[Question] "to tie up" or "to be tied up"

[Question] "to tie up" or "to be tied up"

文章Kooper » 週六 5月 14, 2011 11:18 pm

1. We're nearly finished, but there are still a few loose ends to be tied up.
2. We're nearly finished, but there are still a few loose ends to tie up.

Are the two sentences both correct?
Kooper
Vice President
 
文章: 2408
註冊時間: 週三 4月 11, 2007 11:40 pm

Re: [Question] "to tie up" or "to be tied up"

文章Wayne » 週日 5月 15, 2011 11:03 am

Kooper 寫:1. We're nearly finished, but there are still a few loose ends to be tied up.
2. We're nearly finished, but there are still a few loose ends to tie up.

Are the two sentences both correct?


Only the first answer is correct. For the second answer, the subject is the loose end, which cannot execute the action of tying up (something); therefore, such usage should be avoided.

Not that every verb must be used considering whether the subject can execute an action. For example, both "I opened a door" and "the door opened" are correct. One may argue that a door cannot execute the action of opening (itself), but in this case, such usage is allowed. There is no reason or explanation for such usage; perhaps it's been used idiomatically for a long time. If my memory serves me right, such verbs are termed ergative verbs; there are quite a few of them.
最後由 Wayne 於 週一 5月 16, 2011 10:30 am 編輯,總共編輯了 1 次。
Knowledge is power -- when shared.
頭像
Wayne
Member
 
文章: 1500
註冊時間: 週四 5月 13, 2004 10:53 am
來自: Taipei, Taiwan, Pandemonium

Re: [Question] "to tie up" or "to be tied up"

文章Sherry Liao » 週日 5月 15, 2011 4:32 pm

Dear Wayne,

Thank you for your elaborate explanation. However, it’s a bit confusing to me.

For me, “... loose end to tie up” should not be wrong, for I do have found this usage in articles from time to time. The second sentence looks like “We're nearly finished, but there are still a few loose end (for us) to tie up”. I am not sure about the grammar thing, but the sentence sounds good to me.

On the other, “... loose end to be tied up” is grammatically correct but sounds a little bit awkward to me. I think it’s because I have not seen this usage before (but I am definitely not a big reader.)

Therefore, I made a google search and this is what I found:
“loose end to tie up”: 34100 results.
“loose end to be tied up”: 5880 results.

Now it is really confusing. :?
Sherry Liao
YOYO member
 
文章: 1398
註冊時間: 週五 12月 07, 2007 12:15 pm

Re: [Question] "to tie up" or "to be tied up"

文章Wayne » 週日 5月 15, 2011 9:05 pm

Sherry Liao 寫:Dear Wayne,

Thank you for your elaborate explanation.

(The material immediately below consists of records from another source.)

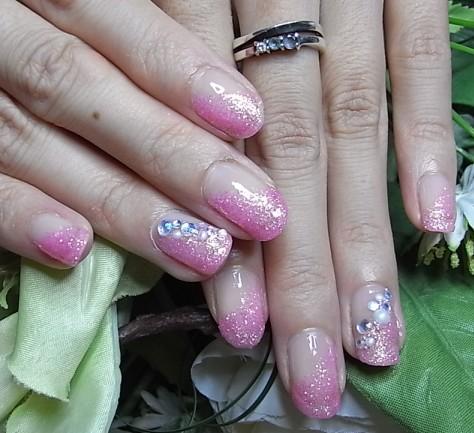 ピンクラメ斜めグラデ+ストーン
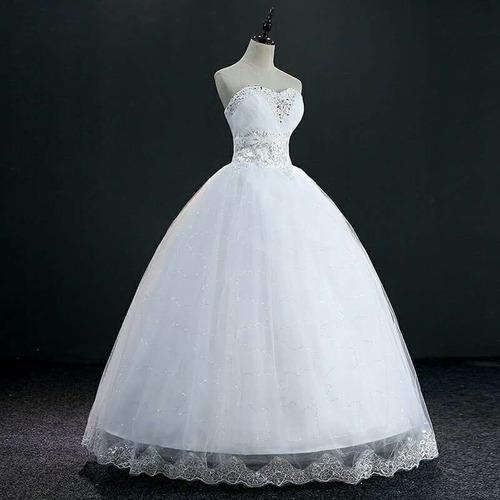vestido con velo y enagüa de tres aros
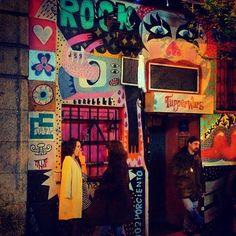 Tupperware bar, A bar in the trendy area called Malasaña! Madrid Nightlife, Graffiti, Dream Home Design, House Design, V Magazine, Night Life, In This Moment, Urban, Tupperware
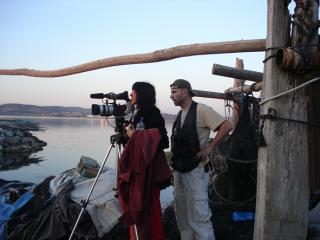 Equipe technique filmant depuis le bord d'un étang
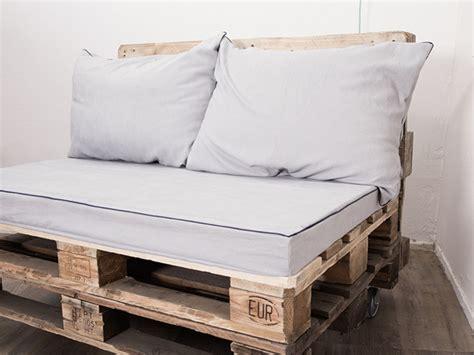 cómo coser fundas de cojín para tu sofá de palet
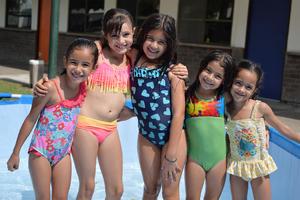 Michelle, Paulina, Bárbara, Dayra y Regina.jpg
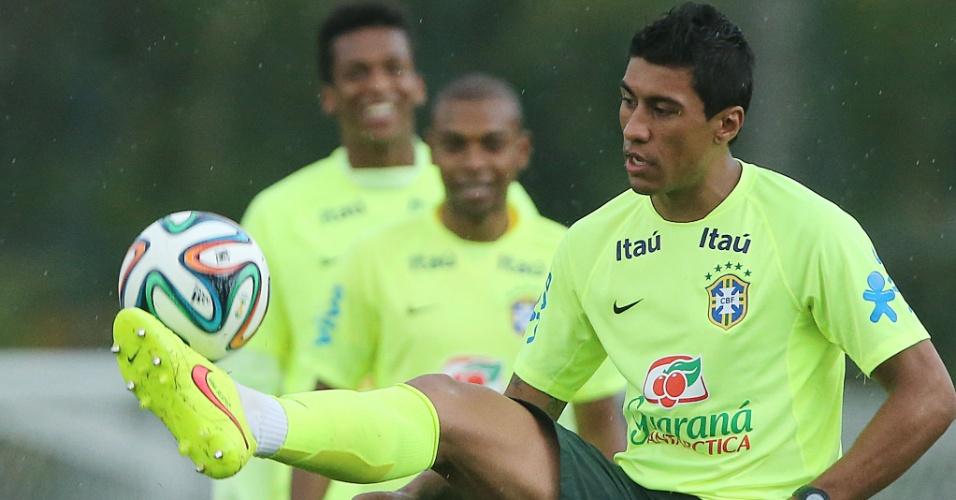 Paulinho faz domínio de bola em treinamento do Brasil nesta sexta-feira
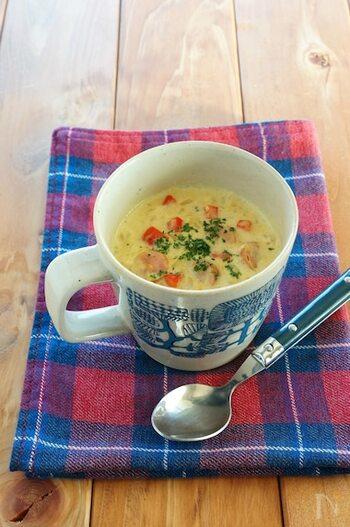 豆乳ベースのカレー風味のスープごはんは、マグカップに材料を入れてレンジで加熱するだけ。ほんのりスパイシーで粉チーズを多めに振るととろみが付いて美味しさアップ!小腹が空いたときに簡単に作れますね。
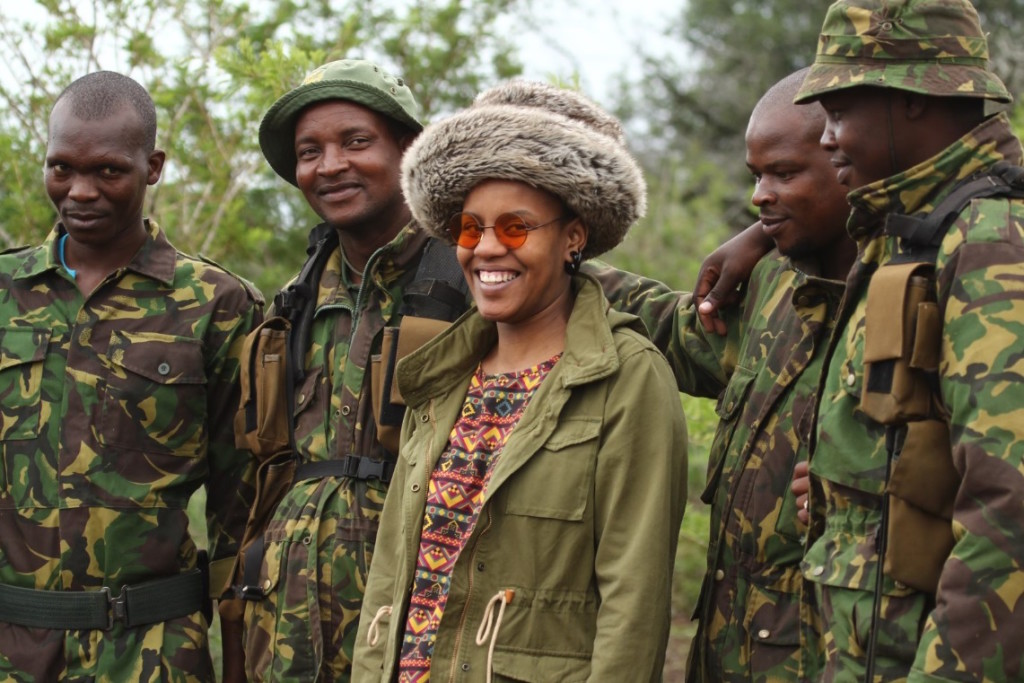 toya-delazy-with-phinda-anti-poaching-rangers-photo-credit-amy-mcmillan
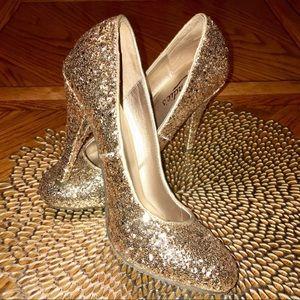 Candie's Gold Pumps / Heels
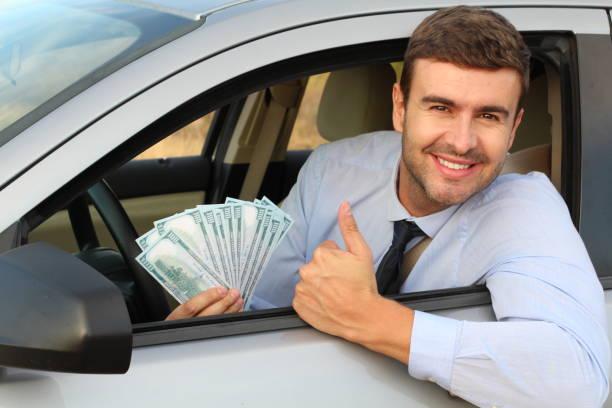Excitador americano que prende contas de 100 dólares - foto de acervo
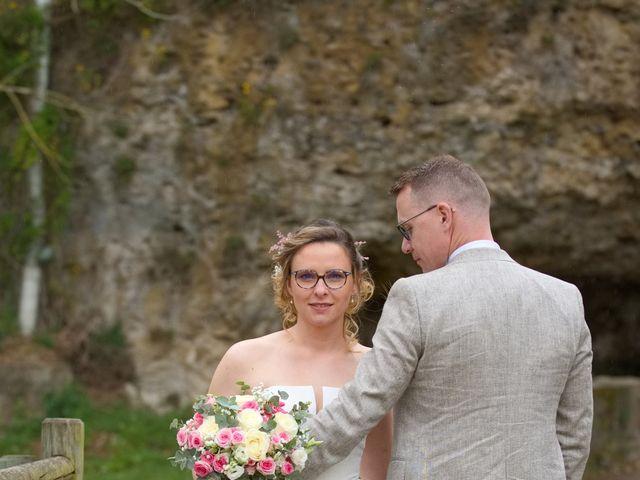 Le mariage de Nicolas et Acélie à Lussac-les-Châteaux, Vienne 14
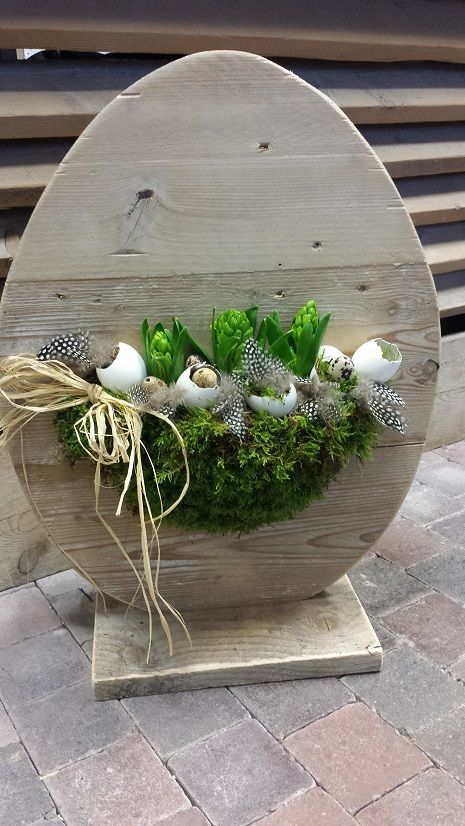 Wooden Egg Décor for Spring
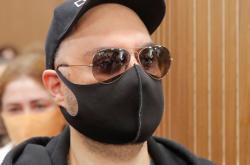 Režisér Kirill Serebrennikov u moskevského soudu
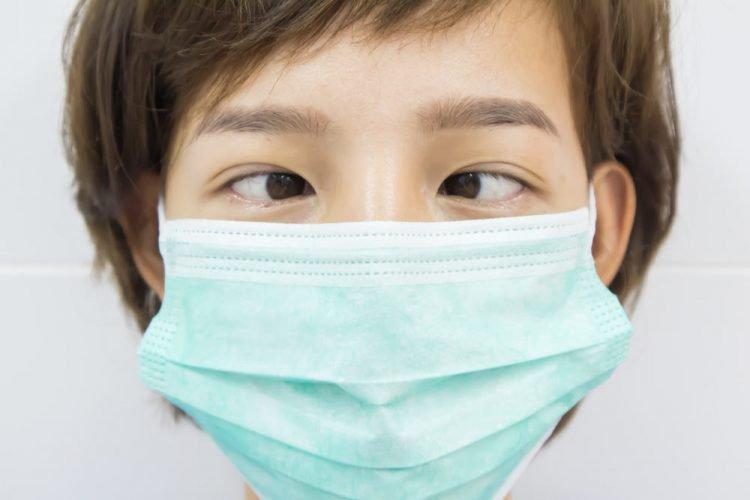 Lác mắt trái từ nhỏ nhỏ có phẫu thuật được không?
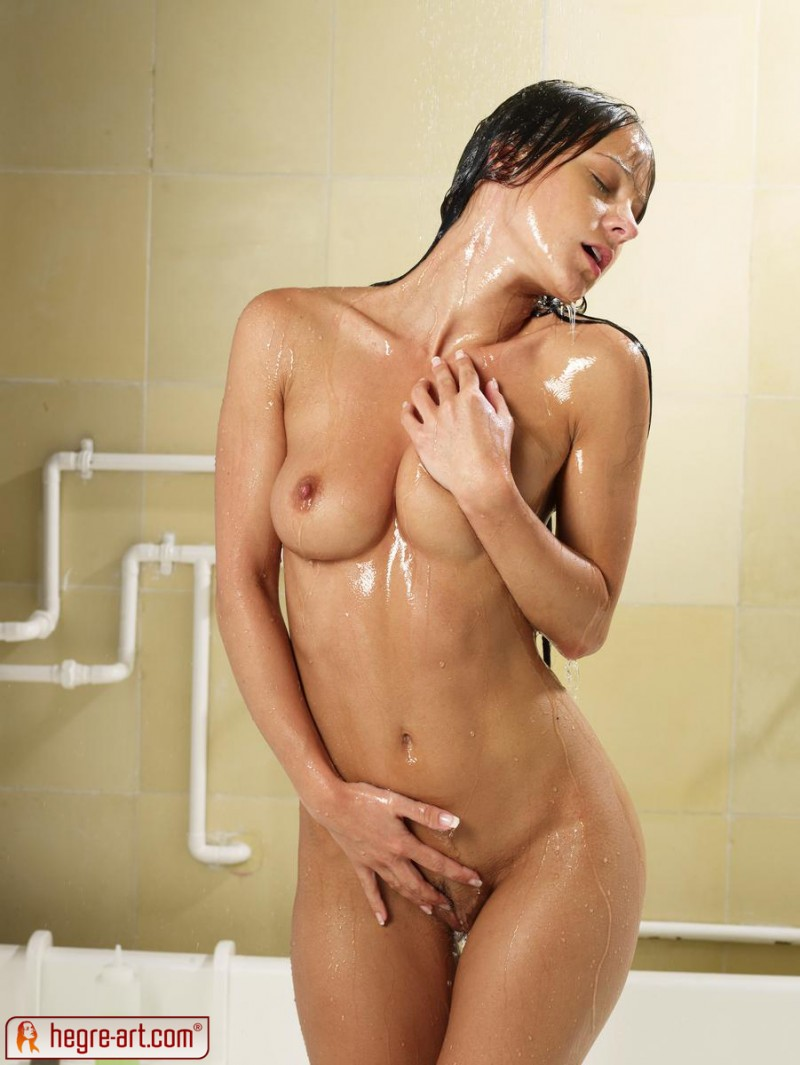 melissa-shower-sexy-hegre-art-01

However, it’s a bit confusing to me.

For me, “... loose end to tie up” should not be wrong, for I do have found this usage in articles from time to time. The second sentence looks like “We're nearly finished, but there are still a few loose end (for us) to tie up”. I am not sure about the grammar thing, but the sentence sounds good to me.

On the other, “... loose end to be tied up” is grammatically correct but sounds a little bit awkward to me. I think it’s because I have not seen this usage before (but I am definitely not a big reader.)

Therefore, I made a google search and this is what I found:
“loose end to tie up”: 34100 results.
“loose end to be tied up”: 5880 results.

Now it is really confusing. :?



The difference is that in your example, "to tie up finds us to be the executor of the action. Without "us', it sounds that the loose end is going to execute the action.

Finding answers by googling may be a way to obtain yoursolution. However, have you exluded the sites of tw/jp/cn/kr?

Besides, you are not supposed to take words out of context. I have explained that if one uses the pattern of "there is something...", then something will be the subject of the sentence. In your google search, we do not know the structure/pattern of the sentecne nad whether the loose end is the subject of the sentence; therefore, it's difficult to tell whether the usage is correct or not.
Knowledge is power -- when shared.
頭像
Wayne
Member
 
文章: 1500
註冊時間: 週四 5月 13, 2004 10:53 am
來自: Taipei, Taiwan, Pandemonium

Re: [Question] "to tie up" or "to be tied up"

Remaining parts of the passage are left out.